>> Begin TEXT SHOWN

One. - Oil Prices during a OPEC supply dominated era never reached above 48 per bbl as I recall. Jan 2004 is when Campbell’s Study (similar to hubbert's peak) started the peak oil scare. We now have 2.5 mm bbls of OPEC cushion per day. That is 3 years or normal global growth with high consumer confidence.



Or……It is the combination of the underlying base productions, current rig count, and current decline rate that matches demand that counts.



Or……Rig count corrects all supply and demand under or over pricing. And within 9 months in today’s just in time market.



Or…….Prior to the false over levered economy we averaged 65.75 per bbl for 2 years with above average  consumer confidence and slow growth in demand, neither of which is present today. Obviously that should be the ceiling if things turn better for oil demand. Traders had good reason for those 2 years.



·          Fits categories 1, 2 and 3 (misunderstood, overlooked, important) –  MLP's (those without an immediate capital need and those that are not producing entities) are the most underrated investments in the market.  They generate most of their income from throughput.  With prices declining, their throughput volumes should stabilize and then rise.  Even Obama wants to assist infrastructure growth (that is what most of them are-infrastructure entities).  Their yields are at all-time highs and for good MLP's the payouts are expected to rise further in 2009.  Compared to equivalent investments, they are very cheap.  Older investors will have less money to create "retirement income" with in 2009 than they did earlier in 2008.  This is the best way for them increase that "income".  Oh yes, the payout is mostly tax deferred and there is a tax benefit at death.  Oil service exec.

>> End TEXT SHOWN

TASK SET ->
1/ Summarize the commentary on oil prices and MLPs in two sentences.
2/ Carry on the commentary on oil prices and MLPs past its last sentence.
The records that come next are separate material, unrelated to the text above.

>> Begin RECORD LIST

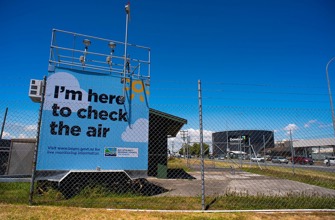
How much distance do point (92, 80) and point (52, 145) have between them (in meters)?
2.47

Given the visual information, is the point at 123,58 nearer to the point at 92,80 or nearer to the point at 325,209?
the point at 92,80

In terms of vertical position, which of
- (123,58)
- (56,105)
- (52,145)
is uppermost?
(123,58)

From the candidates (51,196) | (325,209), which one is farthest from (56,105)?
(325,209)

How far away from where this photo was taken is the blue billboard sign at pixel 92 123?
24.2 feet

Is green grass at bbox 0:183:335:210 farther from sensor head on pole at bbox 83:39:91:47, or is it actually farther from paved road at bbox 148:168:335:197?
sensor head on pole at bbox 83:39:91:47

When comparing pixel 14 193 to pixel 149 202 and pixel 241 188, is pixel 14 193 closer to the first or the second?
pixel 149 202

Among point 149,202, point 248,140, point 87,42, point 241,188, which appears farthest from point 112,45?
point 248,140

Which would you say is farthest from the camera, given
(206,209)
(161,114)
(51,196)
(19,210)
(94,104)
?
(161,114)

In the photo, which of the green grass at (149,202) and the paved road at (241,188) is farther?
the paved road at (241,188)

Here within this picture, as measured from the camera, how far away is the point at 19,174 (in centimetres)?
991

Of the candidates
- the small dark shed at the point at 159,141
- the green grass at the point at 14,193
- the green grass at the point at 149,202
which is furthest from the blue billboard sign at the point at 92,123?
the small dark shed at the point at 159,141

>> End RECORD LIST

RESULTS BY TASK ->
1/ The commentary holds that oil supply and pricing are governed by base production, rig count and decline rate measured against demand, and it treats the 65.75 per bbl average from the two years before the over-levered economy as a likely ceiling if oil demand improves. It also calls MLPs without an immediate capital need, and not producing entities, the most underrated investments in the market, noting that their income comes mostly from throughput, their yields are at all-time highs, their payouts are mostly tax deferred, and good ones are expected to raise payouts in 2009.

2/
·          Idea – volatility of the US gas market (amplitude and period) as related to swings in resource play funding.  High declines + big capex swings = Chaos or opportunity?  E&P exec.



·          Overlooked – Heads Up!!  In low commodity price environment “drilling within cash flow” is oxymoron.  When the banks run your borrowing base on new lower price deck, 25% of your cash flow goes to the banks to get you back into a “conforming status” or alternatively a “shotgun marriage”.  Gentlemen, recheck your models!!!!!!!!  E&P exec.



·          Misunderstood – CHK and how their exotic hedging program works in their favor, or what market dynamics could cause them to blow up.  With all of the knock-outs, etc are they really defusing risk or just putting a mask on it?  If there is no free lunch in the markets (including derivative markets) then have they paid too much for risk management products when they could have followed "Keep it simple stupid!"(?).  Investment banker.



·          Idea – Pinnacle Gas Resources Company reiterates seeing production growth from 14mmcf/d currently to 20mmcf/d by March/April 2009.  Company working on pipeline sales agreement with large public company, which would bring cash and additional pipeline development (lowering company future costs).  Bid on straight CBM comparable company would value Pinnacle at $4/share.  Hedge fund manager.



·          It is SCARY that CLB has a much higher P/B and EV/IC than Microsoft.  Hedge fund manager.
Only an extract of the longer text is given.